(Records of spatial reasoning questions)

┌──

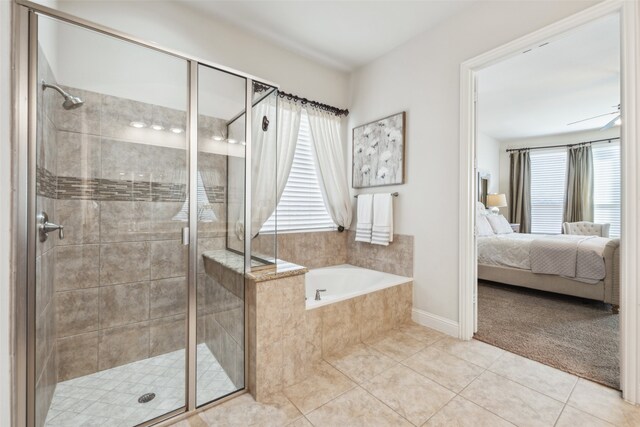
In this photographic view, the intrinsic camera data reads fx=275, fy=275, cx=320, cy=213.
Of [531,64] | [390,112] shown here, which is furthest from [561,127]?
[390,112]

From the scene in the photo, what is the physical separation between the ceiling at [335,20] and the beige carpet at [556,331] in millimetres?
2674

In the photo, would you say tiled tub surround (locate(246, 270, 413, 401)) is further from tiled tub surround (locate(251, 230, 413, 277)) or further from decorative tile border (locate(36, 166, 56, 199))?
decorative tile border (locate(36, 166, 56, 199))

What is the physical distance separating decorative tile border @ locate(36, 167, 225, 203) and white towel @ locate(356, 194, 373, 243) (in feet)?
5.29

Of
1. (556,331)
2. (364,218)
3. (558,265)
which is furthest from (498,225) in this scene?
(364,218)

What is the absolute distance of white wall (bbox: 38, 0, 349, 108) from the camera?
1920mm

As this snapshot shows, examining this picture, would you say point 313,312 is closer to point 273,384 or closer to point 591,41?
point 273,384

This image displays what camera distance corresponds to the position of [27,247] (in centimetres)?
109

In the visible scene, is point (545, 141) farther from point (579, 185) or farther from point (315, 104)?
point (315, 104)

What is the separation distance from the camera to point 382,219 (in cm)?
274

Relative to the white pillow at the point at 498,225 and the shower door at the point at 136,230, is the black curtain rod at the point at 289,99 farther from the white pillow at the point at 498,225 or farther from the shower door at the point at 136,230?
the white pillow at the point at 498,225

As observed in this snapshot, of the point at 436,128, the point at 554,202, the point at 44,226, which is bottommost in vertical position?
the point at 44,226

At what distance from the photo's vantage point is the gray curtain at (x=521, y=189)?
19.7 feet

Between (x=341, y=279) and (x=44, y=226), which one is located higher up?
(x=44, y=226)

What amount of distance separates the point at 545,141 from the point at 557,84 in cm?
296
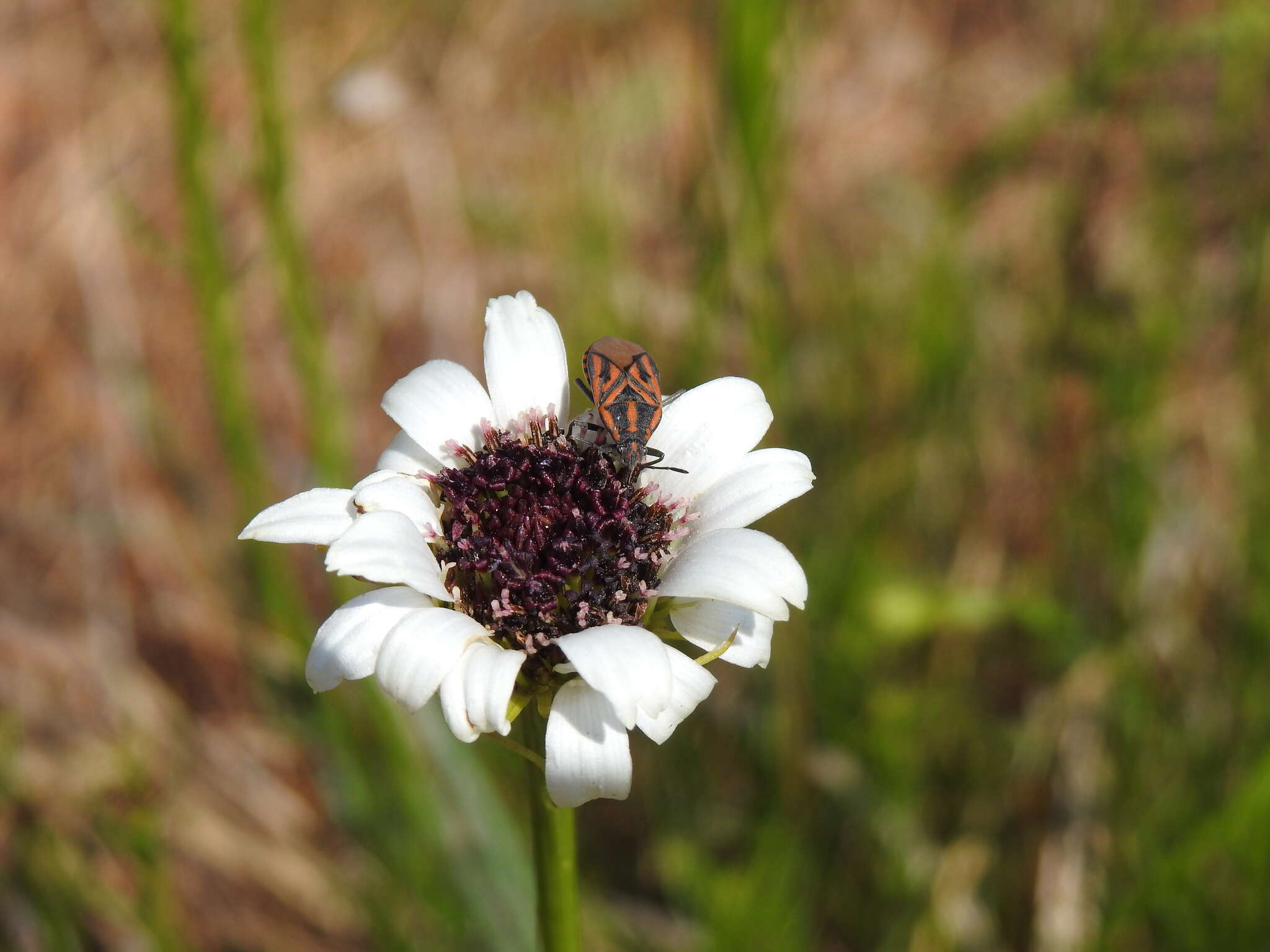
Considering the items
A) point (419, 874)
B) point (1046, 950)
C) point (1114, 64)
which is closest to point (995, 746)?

└──

Write out the entries again, exactly as given, skipping any images.

## [FINAL ANSWER]
In this photographic view, the intrinsic camera data reads fx=275, fy=275, cx=320, cy=213.
Of [531,64] | [390,112] shown here, which is furthest from [561,127]?
[390,112]

From the scene in the photo, what is the physical separation between the ceiling at [335,20] and the beige carpet at [556,331] in millimetres?
2674

In the photo, would you say tiled tub surround (locate(246, 270, 413, 401)) is further from tiled tub surround (locate(251, 230, 413, 277)) or further from decorative tile border (locate(36, 166, 56, 199))?
decorative tile border (locate(36, 166, 56, 199))

What is the physical distance separating decorative tile border @ locate(36, 167, 225, 203) and white towel @ locate(356, 194, 373, 243) (in feet)?
5.29

Of
1. (556,331)
2. (364,218)
3. (558,265)
which is furthest from (498,225) in this scene?
(364,218)

What is the absolute distance of white wall (bbox: 38, 0, 349, 108) from the camera?
1920mm

As this snapshot shows, examining this picture, would you say point 313,312 is closer to point 273,384 or closer to point 591,41?
point 273,384

This image displays what camera distance corresponds to the position of [27,247] (in centimetres)?
109

In the visible scene, is point (545, 141) farther from point (579, 185) or farther from point (315, 104)?
point (315, 104)

What is the separation distance from the camera to point 382,219 (in cm)?
274

Relative to the white pillow at the point at 498,225 and the shower door at the point at 136,230, is the black curtain rod at the point at 289,99 farther from the white pillow at the point at 498,225 or farther from the shower door at the point at 136,230?
the white pillow at the point at 498,225

As observed in this snapshot, of the point at 436,128, the point at 554,202, the point at 44,226, which is bottommost in vertical position?
the point at 44,226

At what distance from the photo's vantage point is the gray curtain at (x=521, y=189)?
19.7 feet

Between (x=341, y=279) and (x=44, y=226), which one is located higher up?
(x=44, y=226)

What amount of distance separates the point at 545,141 from the point at 557,84 in cm?
296
Considering the items
A) point (419, 874)
B) point (1046, 950)
C) point (1114, 64)
which is closest to point (995, 746)?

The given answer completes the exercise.